# start of Input rows
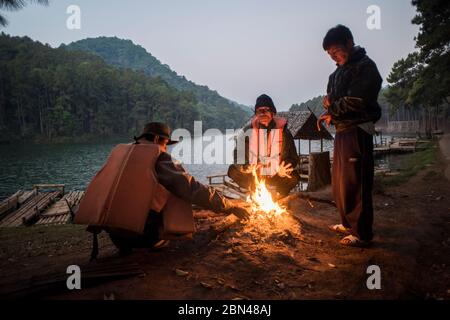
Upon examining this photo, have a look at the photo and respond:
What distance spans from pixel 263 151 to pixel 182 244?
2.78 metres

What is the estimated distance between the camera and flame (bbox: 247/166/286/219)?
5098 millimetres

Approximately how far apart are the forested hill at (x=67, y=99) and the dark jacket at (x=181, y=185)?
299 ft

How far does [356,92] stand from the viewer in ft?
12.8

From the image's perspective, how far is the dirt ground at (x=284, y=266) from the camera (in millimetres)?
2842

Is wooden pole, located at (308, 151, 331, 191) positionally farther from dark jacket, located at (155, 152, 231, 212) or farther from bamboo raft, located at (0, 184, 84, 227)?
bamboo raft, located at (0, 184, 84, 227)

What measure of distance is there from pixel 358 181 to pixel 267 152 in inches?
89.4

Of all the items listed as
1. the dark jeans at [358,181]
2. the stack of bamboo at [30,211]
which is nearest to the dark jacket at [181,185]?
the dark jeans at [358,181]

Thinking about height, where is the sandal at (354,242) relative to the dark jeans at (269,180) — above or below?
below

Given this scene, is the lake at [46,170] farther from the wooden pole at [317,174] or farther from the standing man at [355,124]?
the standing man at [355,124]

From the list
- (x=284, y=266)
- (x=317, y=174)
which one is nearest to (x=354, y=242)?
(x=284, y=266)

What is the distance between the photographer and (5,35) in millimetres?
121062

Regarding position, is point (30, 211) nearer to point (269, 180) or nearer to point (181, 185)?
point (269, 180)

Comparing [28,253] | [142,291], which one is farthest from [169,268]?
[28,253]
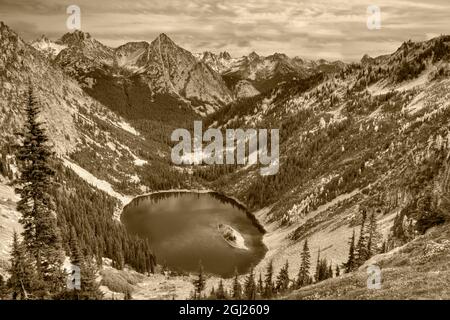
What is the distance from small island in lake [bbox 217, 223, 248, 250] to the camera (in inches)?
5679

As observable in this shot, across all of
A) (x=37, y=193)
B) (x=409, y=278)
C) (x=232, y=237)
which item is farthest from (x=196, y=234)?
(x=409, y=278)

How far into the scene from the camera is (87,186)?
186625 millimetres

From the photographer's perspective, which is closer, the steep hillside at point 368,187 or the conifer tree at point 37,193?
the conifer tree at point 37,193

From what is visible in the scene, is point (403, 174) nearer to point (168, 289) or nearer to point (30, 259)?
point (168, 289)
# end of Input rows
# start of Input rows
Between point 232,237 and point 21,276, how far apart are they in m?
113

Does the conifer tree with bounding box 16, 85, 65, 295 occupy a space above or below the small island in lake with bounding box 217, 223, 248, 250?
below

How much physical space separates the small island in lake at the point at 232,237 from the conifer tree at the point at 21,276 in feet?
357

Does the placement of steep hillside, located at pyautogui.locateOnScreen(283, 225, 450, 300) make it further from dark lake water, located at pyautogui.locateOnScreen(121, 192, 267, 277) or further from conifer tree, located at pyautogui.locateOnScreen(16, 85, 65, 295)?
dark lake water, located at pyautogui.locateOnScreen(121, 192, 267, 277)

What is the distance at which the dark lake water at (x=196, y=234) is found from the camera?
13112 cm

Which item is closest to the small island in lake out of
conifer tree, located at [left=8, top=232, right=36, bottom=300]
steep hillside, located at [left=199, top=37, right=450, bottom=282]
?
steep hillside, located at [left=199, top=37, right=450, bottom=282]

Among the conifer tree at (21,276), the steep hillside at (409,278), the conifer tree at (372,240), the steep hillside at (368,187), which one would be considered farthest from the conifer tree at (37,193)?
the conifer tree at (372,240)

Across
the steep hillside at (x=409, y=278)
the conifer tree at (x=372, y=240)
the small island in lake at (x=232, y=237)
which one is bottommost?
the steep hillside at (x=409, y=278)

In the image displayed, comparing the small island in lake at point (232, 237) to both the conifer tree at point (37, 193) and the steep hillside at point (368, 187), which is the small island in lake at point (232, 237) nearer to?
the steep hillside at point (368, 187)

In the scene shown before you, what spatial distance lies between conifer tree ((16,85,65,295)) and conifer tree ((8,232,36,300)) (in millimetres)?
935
# end of Input rows
# start of Input rows
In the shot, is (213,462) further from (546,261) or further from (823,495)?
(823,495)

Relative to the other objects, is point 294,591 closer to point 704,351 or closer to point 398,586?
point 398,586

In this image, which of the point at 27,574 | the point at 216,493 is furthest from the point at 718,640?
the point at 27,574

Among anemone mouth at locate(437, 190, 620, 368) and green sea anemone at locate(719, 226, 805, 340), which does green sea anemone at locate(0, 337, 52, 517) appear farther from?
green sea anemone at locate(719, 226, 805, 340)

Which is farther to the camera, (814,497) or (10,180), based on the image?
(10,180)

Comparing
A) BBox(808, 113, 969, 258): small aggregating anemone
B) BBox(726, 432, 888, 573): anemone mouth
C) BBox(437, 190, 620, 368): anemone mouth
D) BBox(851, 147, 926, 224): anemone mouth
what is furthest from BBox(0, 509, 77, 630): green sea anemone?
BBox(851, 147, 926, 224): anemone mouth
# end of Input rows
Your goal: Reproduce the lines between the one containing "Upon examining this" and the one containing "5098 millimetres", inclusive, switching "pixel" to "point" and keeping everything else unchanged.

Exercise result:
Upon examining this photo, have a look at the photo and respond:
What distance spans from point 263 151 to point 182 244?
2.78 metres

What is the estimated distance between the camera and flame (bbox: 247/166/286/219)?
5098 millimetres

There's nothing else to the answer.